** start of GIVEN PASSAGE **
Fractions operations — addition, subtraction, multiplication, division algorithm

Question

How do we add, subtract, multiply, and divide fractions? Solve: $\frac{2}{3} + \frac{3}{4}$ , $\frac{5}{6} - \frac{1}{4}$ , $\frac{2}{5} \times \frac{3}{7}$ , and $\frac{4}{9} \div \frac{2}{3}$ .

(CBSE 6-7 Board pattern)

Solution — Step by Step

$\frac{2}{3} + \frac{3}{4}$

LCM of 3 and 4 = 12.

\frac{2}{3} = \frac{2 \times 4}{3 \times 4} = \frac{8}{12}, \quad \frac{3}{4} = \frac{3 \times 3}{4 \times 3} = \frac{9}{12}

\frac{8}{12} + \frac{9}{12} = \frac{17}{12} = \mathbf{1\frac{5}{12}}

$\frac{5}{6} - \frac{1}{4}$

LCM of 6 and 4 = 12.

\frac{5}{6} = \frac{10}{12}, \quad \frac{1}{4} = \frac{3}{12}

\frac{10}{12} - \frac{3}{12} = \frac{7}{12} = \mathbf{\frac{7}{12}}

$\frac{2}{5} \times \frac{3}{7}$

= \frac{2 \times 3}{5 \times 7} = \mathbf{\frac{6}{35}}

No common factors, so this is already in simplest form.

$\frac{4}{9} \div \frac{2}{3}$

Flip $\frac{2}{3}$ to get $\frac{3}{2}$ , then multiply:

\frac{4}{9} \times \frac{3}{2} = \frac{12}{18} = \mathbf{\frac{2}{3}}

Remember: dividing by a fraction means multiplying by its reciprocal.
** end of GIVEN PASSAGE **
* PROBLEM SET
• 1. Decide whether each statement agrees with the fractions solution: (a) The LCM used to add 2/3 and 3/4 is 12. (b) The product of 2/5 and 3/7 had to be simplified further. (c) The solution divides by 2/3 by multiplying by its reciprocal. For each, answer yes or no and quote the deciding words.
• 2. Copy the fractions solution from "Fractions operations —" to "6-7 Board pattern)", substituting "Exam" for "Board".
** start of ITEMS **
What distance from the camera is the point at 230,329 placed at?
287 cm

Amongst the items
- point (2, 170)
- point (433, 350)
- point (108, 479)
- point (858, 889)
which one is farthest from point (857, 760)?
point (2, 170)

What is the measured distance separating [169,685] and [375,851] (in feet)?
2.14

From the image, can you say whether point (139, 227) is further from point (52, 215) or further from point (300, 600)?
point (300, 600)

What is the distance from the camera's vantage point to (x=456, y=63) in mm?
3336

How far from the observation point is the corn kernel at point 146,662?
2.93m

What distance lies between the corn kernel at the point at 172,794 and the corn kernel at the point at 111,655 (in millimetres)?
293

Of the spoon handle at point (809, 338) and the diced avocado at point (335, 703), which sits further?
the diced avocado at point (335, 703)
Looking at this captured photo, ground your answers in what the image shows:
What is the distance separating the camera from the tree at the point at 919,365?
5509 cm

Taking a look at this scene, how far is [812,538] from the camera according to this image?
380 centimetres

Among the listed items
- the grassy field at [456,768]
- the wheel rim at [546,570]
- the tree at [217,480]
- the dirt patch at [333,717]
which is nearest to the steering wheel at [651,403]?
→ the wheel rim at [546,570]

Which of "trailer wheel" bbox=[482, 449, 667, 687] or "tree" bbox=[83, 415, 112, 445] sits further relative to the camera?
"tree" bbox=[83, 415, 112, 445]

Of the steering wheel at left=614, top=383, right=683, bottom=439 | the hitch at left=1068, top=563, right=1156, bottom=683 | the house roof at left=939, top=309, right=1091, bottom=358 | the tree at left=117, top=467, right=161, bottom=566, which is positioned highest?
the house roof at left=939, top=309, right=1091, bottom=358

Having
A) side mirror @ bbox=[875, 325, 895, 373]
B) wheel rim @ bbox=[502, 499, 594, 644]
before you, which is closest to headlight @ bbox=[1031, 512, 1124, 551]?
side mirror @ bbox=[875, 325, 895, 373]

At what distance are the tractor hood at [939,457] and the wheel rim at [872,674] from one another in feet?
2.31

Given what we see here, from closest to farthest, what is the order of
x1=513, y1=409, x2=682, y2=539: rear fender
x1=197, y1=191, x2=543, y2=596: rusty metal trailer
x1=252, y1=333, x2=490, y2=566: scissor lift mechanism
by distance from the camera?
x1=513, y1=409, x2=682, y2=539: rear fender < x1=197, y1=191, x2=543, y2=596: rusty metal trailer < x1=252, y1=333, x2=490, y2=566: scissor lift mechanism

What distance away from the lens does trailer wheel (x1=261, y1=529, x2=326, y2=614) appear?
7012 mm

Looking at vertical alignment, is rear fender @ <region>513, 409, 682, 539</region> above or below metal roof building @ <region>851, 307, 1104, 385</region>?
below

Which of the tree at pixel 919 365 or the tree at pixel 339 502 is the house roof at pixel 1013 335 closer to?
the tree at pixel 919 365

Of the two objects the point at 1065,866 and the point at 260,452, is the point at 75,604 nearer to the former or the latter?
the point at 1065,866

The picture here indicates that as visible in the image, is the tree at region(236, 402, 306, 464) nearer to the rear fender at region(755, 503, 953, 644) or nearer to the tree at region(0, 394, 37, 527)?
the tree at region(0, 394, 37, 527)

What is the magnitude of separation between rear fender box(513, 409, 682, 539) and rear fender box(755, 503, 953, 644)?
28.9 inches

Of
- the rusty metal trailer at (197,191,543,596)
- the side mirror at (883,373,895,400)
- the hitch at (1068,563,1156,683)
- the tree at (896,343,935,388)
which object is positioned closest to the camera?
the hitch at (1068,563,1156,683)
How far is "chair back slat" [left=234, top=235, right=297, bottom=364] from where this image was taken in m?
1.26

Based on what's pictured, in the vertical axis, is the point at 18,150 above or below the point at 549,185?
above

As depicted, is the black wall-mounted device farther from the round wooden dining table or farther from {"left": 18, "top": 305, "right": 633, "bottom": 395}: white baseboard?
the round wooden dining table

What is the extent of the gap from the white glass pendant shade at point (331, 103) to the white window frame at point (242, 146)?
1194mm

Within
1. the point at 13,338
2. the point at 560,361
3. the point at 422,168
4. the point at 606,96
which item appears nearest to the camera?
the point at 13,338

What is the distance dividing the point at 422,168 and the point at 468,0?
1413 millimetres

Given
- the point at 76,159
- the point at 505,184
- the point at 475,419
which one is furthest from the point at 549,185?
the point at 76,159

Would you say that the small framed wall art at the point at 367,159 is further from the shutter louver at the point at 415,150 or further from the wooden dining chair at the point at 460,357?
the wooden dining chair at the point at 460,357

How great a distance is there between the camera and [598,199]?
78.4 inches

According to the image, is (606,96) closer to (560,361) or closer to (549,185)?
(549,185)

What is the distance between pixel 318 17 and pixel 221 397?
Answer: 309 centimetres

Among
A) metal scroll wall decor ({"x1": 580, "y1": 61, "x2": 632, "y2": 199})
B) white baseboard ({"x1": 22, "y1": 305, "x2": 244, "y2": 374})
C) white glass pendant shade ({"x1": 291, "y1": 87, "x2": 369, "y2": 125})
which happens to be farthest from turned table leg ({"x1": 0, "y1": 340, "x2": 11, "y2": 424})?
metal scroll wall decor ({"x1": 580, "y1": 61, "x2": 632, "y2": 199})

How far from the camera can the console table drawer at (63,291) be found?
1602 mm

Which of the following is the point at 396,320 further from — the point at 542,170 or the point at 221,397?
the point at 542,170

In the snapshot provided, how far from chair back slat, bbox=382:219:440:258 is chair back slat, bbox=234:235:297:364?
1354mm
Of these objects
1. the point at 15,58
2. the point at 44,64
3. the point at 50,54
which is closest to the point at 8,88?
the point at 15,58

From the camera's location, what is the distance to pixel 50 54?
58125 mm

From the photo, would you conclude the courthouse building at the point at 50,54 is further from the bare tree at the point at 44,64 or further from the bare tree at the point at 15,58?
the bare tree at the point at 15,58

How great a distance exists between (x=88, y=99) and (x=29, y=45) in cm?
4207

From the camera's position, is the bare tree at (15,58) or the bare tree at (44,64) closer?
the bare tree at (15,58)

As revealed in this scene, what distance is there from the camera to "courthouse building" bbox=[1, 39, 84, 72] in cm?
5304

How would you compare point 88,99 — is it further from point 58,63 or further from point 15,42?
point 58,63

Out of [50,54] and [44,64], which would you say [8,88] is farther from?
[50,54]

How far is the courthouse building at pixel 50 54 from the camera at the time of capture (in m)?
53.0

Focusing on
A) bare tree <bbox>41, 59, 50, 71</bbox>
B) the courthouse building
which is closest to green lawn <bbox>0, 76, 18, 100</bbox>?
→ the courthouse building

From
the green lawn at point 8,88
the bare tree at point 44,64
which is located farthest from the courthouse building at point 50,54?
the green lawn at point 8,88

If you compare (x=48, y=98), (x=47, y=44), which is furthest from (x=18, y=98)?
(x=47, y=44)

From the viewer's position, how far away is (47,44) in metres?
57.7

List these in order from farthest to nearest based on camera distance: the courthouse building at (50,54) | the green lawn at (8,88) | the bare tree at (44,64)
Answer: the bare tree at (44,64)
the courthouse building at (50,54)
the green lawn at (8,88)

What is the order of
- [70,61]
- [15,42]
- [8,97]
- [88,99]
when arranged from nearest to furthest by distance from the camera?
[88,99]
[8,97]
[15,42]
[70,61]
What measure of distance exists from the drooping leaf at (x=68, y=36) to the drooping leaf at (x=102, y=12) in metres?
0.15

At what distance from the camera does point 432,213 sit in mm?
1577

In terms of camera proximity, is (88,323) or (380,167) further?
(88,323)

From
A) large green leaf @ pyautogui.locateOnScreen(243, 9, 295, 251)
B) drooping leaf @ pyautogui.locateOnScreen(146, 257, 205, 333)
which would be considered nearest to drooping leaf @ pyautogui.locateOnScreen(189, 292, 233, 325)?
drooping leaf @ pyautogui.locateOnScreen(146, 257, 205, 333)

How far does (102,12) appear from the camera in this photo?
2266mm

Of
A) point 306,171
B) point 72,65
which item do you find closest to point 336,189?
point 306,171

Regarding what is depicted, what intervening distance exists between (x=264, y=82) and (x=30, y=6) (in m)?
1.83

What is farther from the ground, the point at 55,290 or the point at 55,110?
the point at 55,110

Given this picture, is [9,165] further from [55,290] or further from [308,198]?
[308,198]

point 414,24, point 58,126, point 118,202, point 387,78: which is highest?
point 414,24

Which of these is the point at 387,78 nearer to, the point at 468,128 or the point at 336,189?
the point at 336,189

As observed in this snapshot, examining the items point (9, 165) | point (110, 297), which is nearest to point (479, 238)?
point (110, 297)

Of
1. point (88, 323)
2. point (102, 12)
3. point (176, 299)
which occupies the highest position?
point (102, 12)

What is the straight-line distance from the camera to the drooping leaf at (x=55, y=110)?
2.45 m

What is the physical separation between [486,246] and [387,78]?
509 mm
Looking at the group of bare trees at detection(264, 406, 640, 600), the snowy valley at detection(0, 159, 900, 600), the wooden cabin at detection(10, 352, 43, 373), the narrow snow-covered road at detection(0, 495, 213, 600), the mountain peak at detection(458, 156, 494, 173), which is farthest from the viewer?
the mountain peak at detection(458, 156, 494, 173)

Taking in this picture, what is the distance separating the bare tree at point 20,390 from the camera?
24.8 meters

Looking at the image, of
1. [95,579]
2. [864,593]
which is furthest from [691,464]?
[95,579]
** end of ITEMS **
* FULL SOLUTIONS
• 1.
(a) Yes: "LCM of 3 and 4 = 12."
(b) No: "No common factors, so this is already in simplest form."
(c) Yes: "dividing by a fraction means multiplying by its reciprocal."

• 2.
Fractions operations — addition, subtraction, multiplication, division algorithm

Question

How do we add, subtract, multiply, and divide fractions? Solve: $\frac{2}{3} + \frac{3}{4}$ , $\frac{5}{6} - \frac{1}{4}$ , $\frac{2}{5} \times \frac{3}{7}$ , and $\frac{4}{9} \div \frac{2}{3}$ .

(CBSE 6-7 Exam pattern)